The most common complaint amongst my artsy friends is having a creative block. For those of us blessed with a creative streak, it's one of the worst things that can happen. A creative block sucks like quicksand and is often as difficult to get out of. I've been there, done that, and didn't even get a damned t-shirt.
If you don't know where you are going, any road will get you there.
Years ago a friend, noting that I was going through a deeply troubling time, suggested that I write my way out of it. He said, "You were always a good writer. Why don't you try writing your way through it?" I told him I didn't know where to begin. He said, "Begin with a single word.
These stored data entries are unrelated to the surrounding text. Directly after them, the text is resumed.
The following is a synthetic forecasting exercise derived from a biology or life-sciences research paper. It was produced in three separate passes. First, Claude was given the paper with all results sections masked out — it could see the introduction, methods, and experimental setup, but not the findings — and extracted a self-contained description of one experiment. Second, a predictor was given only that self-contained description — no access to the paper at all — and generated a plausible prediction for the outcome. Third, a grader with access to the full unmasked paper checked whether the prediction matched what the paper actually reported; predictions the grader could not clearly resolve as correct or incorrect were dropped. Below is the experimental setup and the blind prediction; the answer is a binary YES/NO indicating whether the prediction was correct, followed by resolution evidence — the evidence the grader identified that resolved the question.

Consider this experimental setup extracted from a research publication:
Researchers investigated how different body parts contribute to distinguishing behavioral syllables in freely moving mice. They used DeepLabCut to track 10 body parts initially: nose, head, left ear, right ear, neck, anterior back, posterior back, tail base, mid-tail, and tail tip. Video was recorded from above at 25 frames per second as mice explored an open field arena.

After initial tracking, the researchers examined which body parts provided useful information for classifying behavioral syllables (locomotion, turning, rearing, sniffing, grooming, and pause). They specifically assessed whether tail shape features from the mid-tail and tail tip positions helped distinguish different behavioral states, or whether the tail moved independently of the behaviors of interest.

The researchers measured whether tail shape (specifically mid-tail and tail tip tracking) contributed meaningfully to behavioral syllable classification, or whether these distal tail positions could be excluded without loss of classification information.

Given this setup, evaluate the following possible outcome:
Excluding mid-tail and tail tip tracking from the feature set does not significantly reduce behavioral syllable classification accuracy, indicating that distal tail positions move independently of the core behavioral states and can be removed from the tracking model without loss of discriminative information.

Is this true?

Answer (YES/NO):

Just one word." The next day I was cleaning my bedroom and I accidentally knocked one of my favorite figurines off the shelf. It shattered into a hundred pieces on the floor. I thought, "That's how my life feels right now. It's as if I've fallen off of a shelf and shattered into countless shards, and there's no way to put me back together again." In a fit of inspiration, I wrote down the phrase, "Baaba fell from the shelf today, now just pieces on the floor." And so began my penchant for writing (again), with the poem Baaba's Song.
I went over ten years without playing a piano. I didn't have one to play. I missed it in my life, but like having long lost friends, I put that sorrow to the back of my mind and got on with life. When John bought me my keyboard about eight years ago, I had a difficult time sitting down to play it. "It's been so long," I thought. "I don't know if I can even play anymore, and I'm not sure where to begin." Still, not wanting to disappoint John for giving me such a thoughtful, beautiful gift, I sat down in front of the piano. I struck a single note. Then I struck another one. Then I splayed my fingers and struck a chord, and then another chord. Then I let the fingers of my other hand drift over the keys as I sustained the chord. Before long I was lost in the glorious Other World of making music. It wasn't a concert level performance, but it didn't matter. It just felt good. It would take me another five years and John's death to get me writing music again.
It doesn't happen often, but every now and then I'll go up to my studio and just sit at my work station staring at stuff. I have a hundred different colors and kinds of paper, almost as many kinds and colors of ink, probably more than a thousand rubber stamps, markers, brushes, paints, etc. Yet, nothing jumps out and says, "Use me!" I detest that feeling. It's a lot like being really hungry, looking in the fridge and having nothing to eat that strikes your mood even though the fridge is full of stuff. It pisses me off to feel that way, largely because it makes me feel somehow ungrateful. I feel ungrateful because I have this gift and for whatever reason I can't or won't use it. So I force myself to do something, even if the end result is an absolute travesty to the world of art.
In art, it's the doing of a thing that counts, not the end result. Art is very forgiving that way. Art doesn't come back twenty years later and say, "You ruined my life!" After all, no one needs to see our messes, no one needs to read our misspent words, no one needs to hear our raucously cacophonic sounds. Our creative blocks are both self-concieved and self-perceived. Art is like the family dog, just waiting to be played with. It's up to us to nurture that relationship - the dog is panting, wagging and willing. We just need to put on our shoes and get on with the fun.
We have a guinea pig with two birds on its head. One of them put the rat in the fridge with a block of cheese. They're pretty creative.